Die Fahrt mit den Rädern ging bereits an den Teichen vorbei, führte dann nach sechs Kilometern den steilen Berg hinauf, wo sie ihr Gefährt schieben mussten. Von oben ging es leicht abschüssig bis zur Stadt, was für Maria, die ungeübter im Radeln war als Lotte, eine winzige Erholung versprach.
Hinter der Stadt ging es dann stetig bergauf. Maria kämpfte nicht nur gegen Atemnot an, auch gegen ihre untrainierten Muskeln, die schon jetzt ihren Dienst zu versagen drohten. Wie sollte es erst auf der Rückfahrt werden, wenn sie vom Tanzen erschöpft sein wird. Ob überhaupt jemand mit ihr tanzen würde? Lotte hatte diese Bedenken brüsk zerstreut: Dann tanzen wir eben miteinander. Wozu sind wir zwei?
Der Wind nahm zu und Maria kämpfte auch noch mit ihren wild fliegenden Haaren, die ihr die ganze Zeit ins Gesicht schlugen. Das Kopftuch saß zu locker, aber sie konnte es nicht ständig wieder fester binden, weil sie nicht dauernd absteigen wollte. Sie war schon Hemmschuh genug für Lotte, der es gar nicht schnell genug ging; überhaupt erschien ihr Lotte merkwürdig geheimnisvoll. Maria hatte ihr geliebtes Hütchen für eine Fahrradtour noch ungeeigneter gefunden, was sich jetzt rächte. Wenigstens schob sie von Zeit zu Zeit mit einer Hand eine vorwitzige Locke zurück unter das schützende Tuch, wobei sie ständig aus der Spur kam und das Fahrrad zu schlingern begann. Wie wird sie nur aussehen, wenn sie erst angekommen waren? Wer wird sie zum Tanz auffordern, wer wird mit mildem Blick in ihr gerötetes Gesicht schauen wollen, wie es Hannes getan hatte, meistens, und wie sie es seit langem vermisste.
Vor dem Gasthaus, das direkt an der Straße stand, stiegen sie endlich ab und schoben die Räder auf den Hof. Vor der Tür zum Saal stand eine Traube junger Männer, die den ankommenden Mädchen erwartungsvoll entgegen schauten. Maria sah es wohl, dass Lotte unbemerkt eine Hand hob. Lotte war nicht so schüchtern wie sie, das musste sie akzeptieren. Zwei der Kerle schlugen einem anderen freundschaftlich auf die Schulter. Dieser junge Mann trug eine Schiebermütze und es war derjenige, der Lotte zugewinkt hatte. Von einem anderen, hochgewachsenen, der im Lichtkegel stand und dessen Haar glänzte, hörte Maria die Worte: »Nichts für mich.« Es war wie ein Schlag ins Gesicht, obwohl sie nicht wusste, wem die Worte des Mannes galten, den sie pomadig nennen würde, aber nur wegen der glänzenden Paste in seinem Haar. Ein anderes Urteil stand ihr nicht zu.

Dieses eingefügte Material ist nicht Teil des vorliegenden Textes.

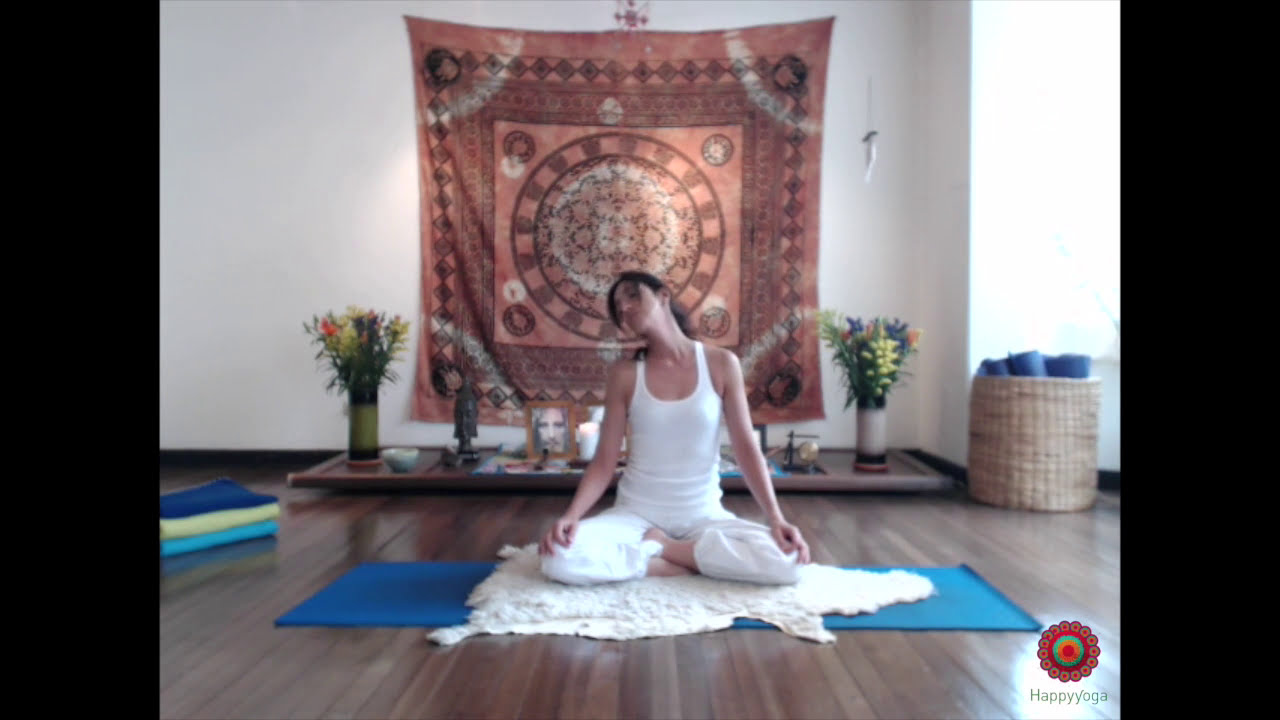 Kundalini Yoga Kriya: Sadhana matinal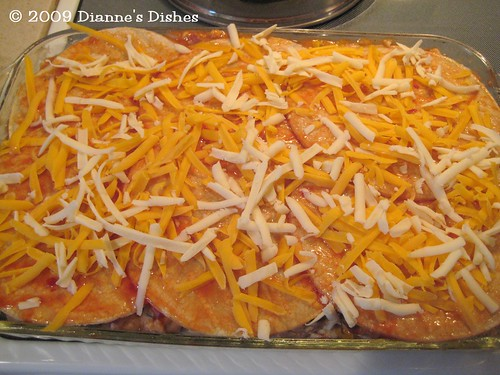 Mexican Casserole: Ready to Bake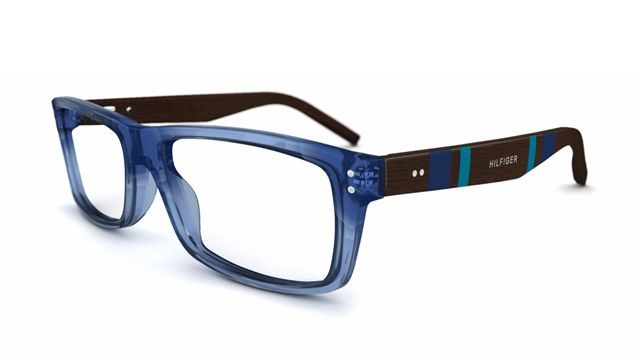 Blue with Wood Tommy Hilfiger glasses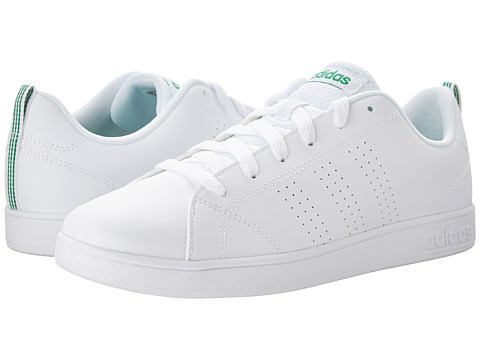 Incaltaminte Fete adidas Advantage Clean (Little KidBig Kid) White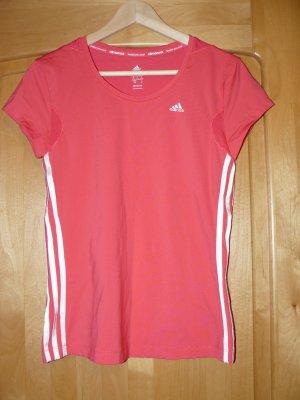Sportshirt von Adidas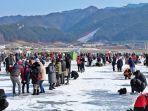 inje-ice-festival-korea-selatan.jpg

Drinnen im Saal gab es noch immer die vom Krieg verschonte Tanzfläche, wie Maria noch nie eine gesehen hatte, wie sie ihr aber in allen Einzelheiten beschrieben worden war, und die stimmten: Ein Karree aus blauen, gelben und roten Glasflächen direkt vor dem Bühnenpodest, wo die Kapelle saß. Unter dem Glas brannte Licht — welch eine Verschwendung!

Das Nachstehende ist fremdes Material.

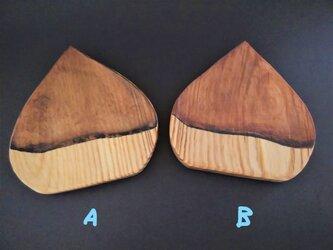 【栗】トレー 小物置き 菓子皿 木彫り コエマツの画像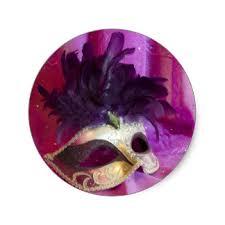 purple masquerade mask purple masquerade mask stickers zazzle
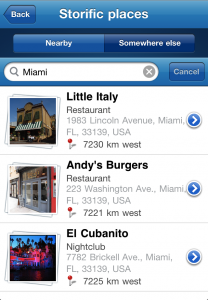 2 208x300 Storifics app could do away with restaurant waiters forever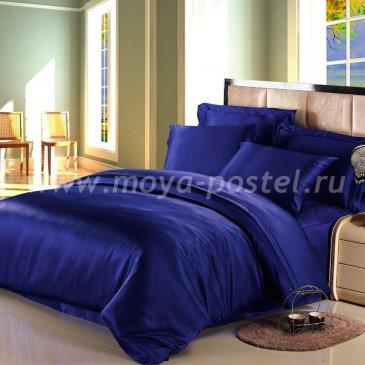 """Шелковый комплект """"Синий"""", семейный (пододеяльник 140*205) в интернет-магазине Моя постель"""
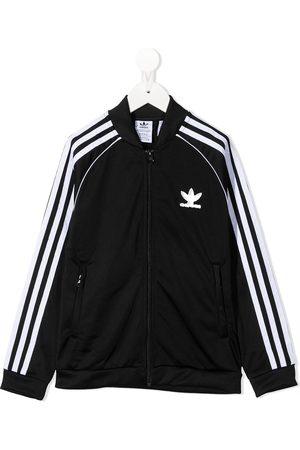 adidas Boys Outdoor Jackets - SST logo track top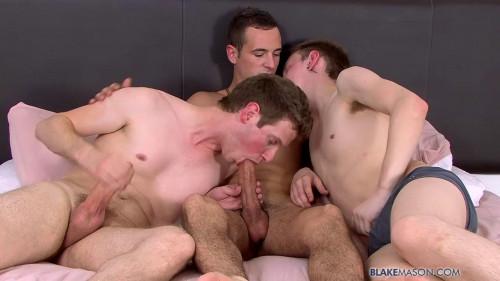 Luke Desmond, Mike Andrews And Ryan Stewart -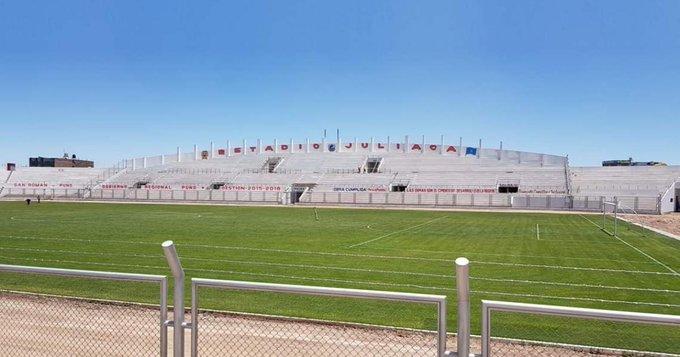 Resultado de imagen para estadio guillermo briceño rosamedina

Später konnte sie beobachten, wie das Licht blau oder gelb, manchmal auch rot an den Beinen der Tanzenden empor kroch bis tief unter die Kleider der Frauen. Das schien der geplante Sinn dieser Fläche zu sein, die damit zum Ruf des Hauses beitrug. Drumherum in zwei Reihen standen Holztische und hölzerne Stühle, die bereits zur Hälfte belegt waren. Am Tresen stand der Wirt, der mit Adleraugen jeden taxierte, der von seiner Tochter, die den Einlass machte, hereingelassen worden war. In der Vitrine hinter dem Mann standen nur drei Flaschen Schnaps, ein Klarer, vermutlich Wodka, mit dem die Russen handelten. Ein Brauner vom Schwarzmarkt, und die Flasche mit grünem Pfefferminzlikör, der im Licht funkelte wie ein Smaragd. Daneben ein Fass, dessen Zapfhahn der Chef bereits bediente.
Die kleine Kapelle spielte sich leise ein. Einer auf einem Schifferklavier, ein anderer an einem Schlagzeug und einer der drei Musiker wechselte zwischen Flöte und einem golden glänzenden, gebogenen Instrument mit kleinen Hebeln, das Maria noch nie zuvor gesehen, vermutlich aber schon gehört hatte, denn dessen Töne gefielen ihr besonders gut und erweckten nie gesehene Bilder zum Leben, von Meer und Strand und Himmel und Sonne.
Erst einmal saßen die beiden Frauen nur da, lauschten der Musik und beobachteten, wie sich der Saal zu füllen begann. Zum Trinken war noch nicht die Zeit gekommen. Sie mussten ihr bisschen Geld gut einteilen. An der großen Eingangstür standen jene Kerle, die keine Plätze beanspruchten. Sie holten sich vom Wirt, was sie brauchten und standen wie in den Startlöchern, um schnell bei ihren Auserwählten sein zu können. Maria schaute zweimal verstohlen auf die Gruppe und könnte meinen, auch für sie sei nichts dabei, wie es der pomadige gesagt hatte. Kurz darauf waren auch jene beiden unter den Wartenden, die ihr schon, vor der Tür aufgefallen waren: Der große, pomadige, der sie beide abwertend beurteilt hatte, ebenso der mit der Schiebermütze, der Lotte zugewinkt hatte. Jetzt starrten sie immerzu in ihre Richtung. Im schummerigen Licht des Saales glänzte das Haar des Größeren nicht mehr so auffällig und er sah auch sonst gar nicht mehr so garstig aus. Der Kleinere, dem Lotte offenbar gefiel, stand auf dem Sprung, als wartete er ungeduldig auf den Startschuss, um quer über die Tanzflächen zu rennen.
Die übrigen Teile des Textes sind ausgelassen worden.